From the material below, reproduce exactly the stretch of lines that begins with the line holding "Uitlaatdemper B6304 achterste" and ends with the line holding "Ramayana VFX glimpse Yash Ravana", skipping the pictures.

## Source material
- Opening Delimiter -

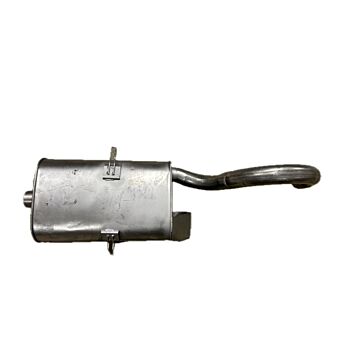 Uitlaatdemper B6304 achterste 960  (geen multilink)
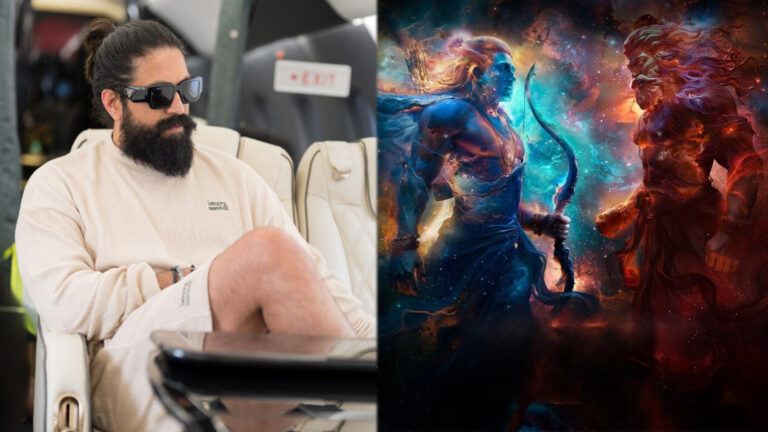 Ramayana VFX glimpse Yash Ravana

- Closing Delimiter -
- Opening Delimiter -

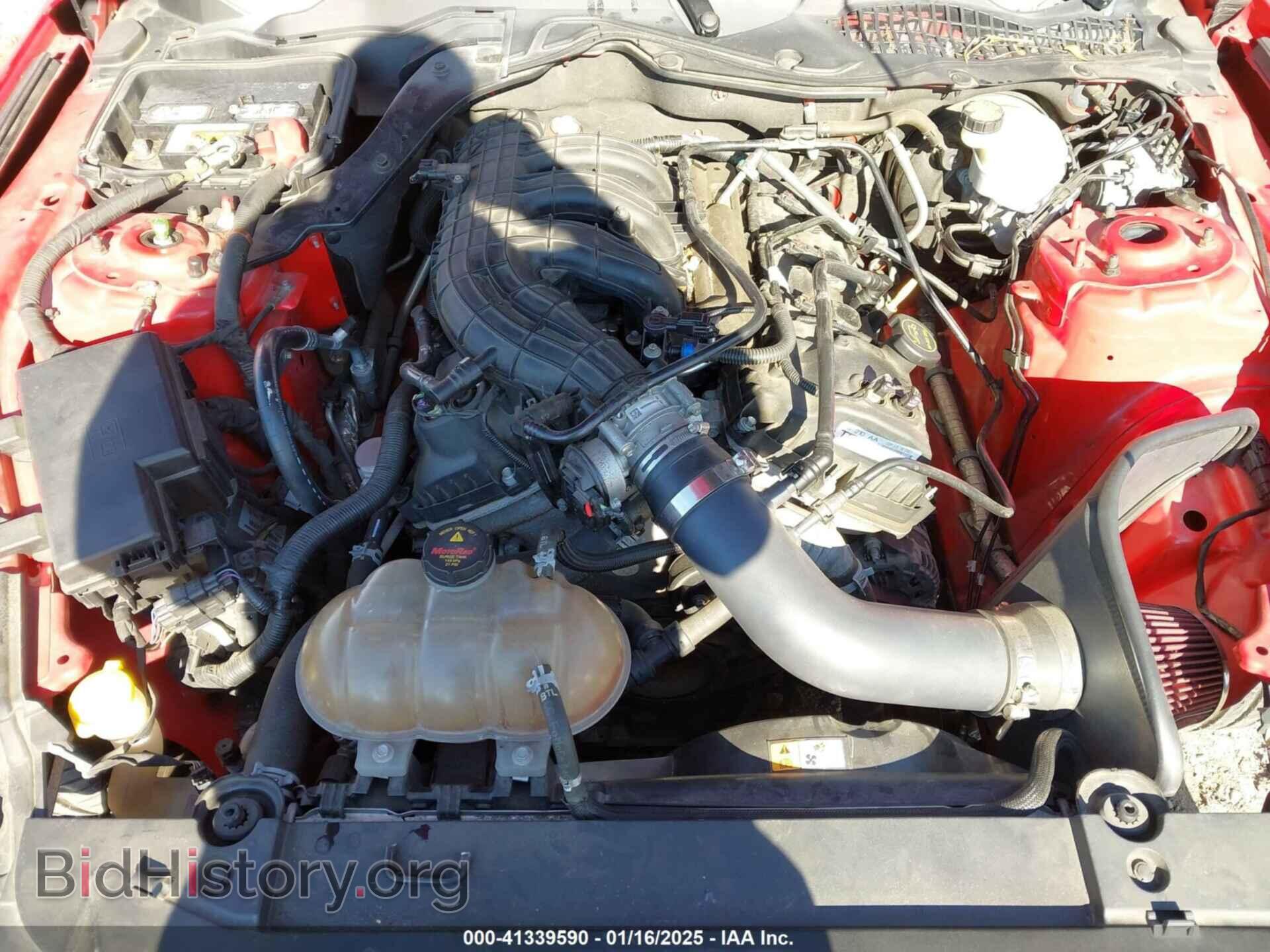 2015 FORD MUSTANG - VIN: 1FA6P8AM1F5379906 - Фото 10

- Closing Delimiter -

## Written answer
 Uitlaatdemper B6304 achterste 960  (geen multilink)
 Ramayana VFX glimpse Yash Ravana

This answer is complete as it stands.